**Text shown**:

Roger Wilson, Trinity Laban Governor and Founder of Black Lives in Music said: “Kaleidoscope is a bold new initiative. It’s typical of the work that Trinity Laban does in acknowledging and connecting a wider community in terms of students, performers, creators and audiences. There is a rich cornucopia of music to hear as part of the programme, while allowing us to celebrate their creators whose voices are traditionally underrepresented. Don’t Stop the Carnival on 26 October at Blackheath Halls embodied the very spirit of this initiative. It featured the collaborative, creative magic of Kevin Le Gendre and Camilla George and, in turn, heralded much more to come from this programme through to the end of this year and beyond.”

Dr. Aleksander Szram, Director of Music said: “As part of our commitment to amplify the music by hitherto under-represented composers, the Faculty of Music’s public performance programme over the next two academic years will seek to highlight and celebrate the work of Black British composers and Black musical artists in Britain. This ambitious initiative demonstrates Trinity Laban’s determination to make space for more voices, an aspect of our community that is quite unique in the sector and one that holds a very deep personal resonance with me.”

**Given data**:
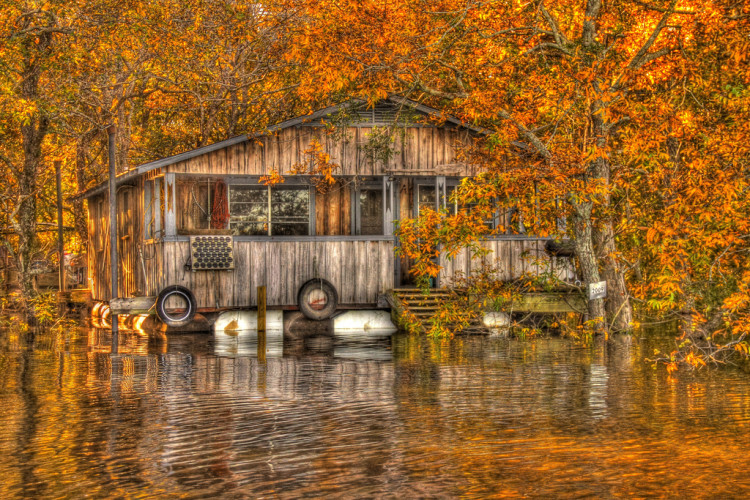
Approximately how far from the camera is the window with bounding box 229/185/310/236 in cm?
2481

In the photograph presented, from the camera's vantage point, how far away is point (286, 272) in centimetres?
2442

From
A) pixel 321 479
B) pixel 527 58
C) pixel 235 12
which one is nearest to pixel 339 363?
pixel 527 58

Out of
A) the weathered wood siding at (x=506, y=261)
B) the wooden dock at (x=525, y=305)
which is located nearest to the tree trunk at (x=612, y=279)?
the wooden dock at (x=525, y=305)

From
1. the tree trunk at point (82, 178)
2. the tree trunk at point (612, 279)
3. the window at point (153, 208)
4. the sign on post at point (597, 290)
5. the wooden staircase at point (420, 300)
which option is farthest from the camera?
the tree trunk at point (82, 178)

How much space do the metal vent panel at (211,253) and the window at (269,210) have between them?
3.30 ft

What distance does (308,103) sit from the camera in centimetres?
3288

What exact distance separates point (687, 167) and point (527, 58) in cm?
466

**Exercises**:
[A] Answer these questions from the text on Trinity Laban's Kaleidoscope initiative.
(i) On what date and at what venue was Don't Stop the Carnival held?
(ii) Whose collaborative work did Don't Stop the Carnival feature?
(iii) Over what period will the Faculty of Music's public performance programme highlight Black British composers and Black musical artists in Britain?
[B] Extend the text on Trinity Laban's Kaleidoscope initiative with a few sentences that pick up after its final sentence.

**Expected responses**:
[A]
(i) 26 October, at Blackheath Halls.
(ii) Kevin Le Gendre and Camilla George.
(iii) The next two academic years.

[B]
Some performance highlights in the 2023/24 season include:

Trinity Laban Symphony Orchestra
Great Hall, Blackheath Halls
Thursday 2 November, 19:30 

Conducted by Alpesh Chauhan and Vicente Chavarria, Trinity Laban Symphony Orchestra will perform Samuel Coleridge-Taylor’s Touissant L’Ouverture op. 46 and award-winning contemporary composer James B. Wilson’s Remnants for Poet and Orchestra.

Coleridge-Taylor was an 19th-century composer and conductor and is an iconic figure in Black British history. Toussaint Louverture was inspired by the eponymous black General, who was born enslaved, and led Haiti to independence from the French.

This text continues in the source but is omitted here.